Rewrite the items from the line containing "What is the" through the end of the items, renaming "pixel" to "position" and leaving everything else unchanged.

[START RECORDS FOR PROCESSING]

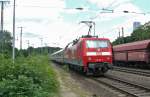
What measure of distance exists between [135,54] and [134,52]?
60 cm

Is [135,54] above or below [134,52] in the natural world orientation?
below

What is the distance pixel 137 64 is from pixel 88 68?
17.2 metres

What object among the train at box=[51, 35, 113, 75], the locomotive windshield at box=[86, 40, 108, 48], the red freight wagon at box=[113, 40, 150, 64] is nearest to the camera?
the train at box=[51, 35, 113, 75]

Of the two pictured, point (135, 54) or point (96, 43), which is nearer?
point (96, 43)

[END RECORDS FOR PROCESSING]

→ **FULL OUTPUT**:
What is the distance position 137 64 is from position 88 68?
17.2 metres

What object among the train at box=[51, 35, 113, 75], the locomotive windshield at box=[86, 40, 108, 48], the red freight wagon at box=[113, 40, 150, 64] is nearest to the camera?
the train at box=[51, 35, 113, 75]

Of the two pictured, point (135, 54) or point (96, 43), which is nearer?
point (96, 43)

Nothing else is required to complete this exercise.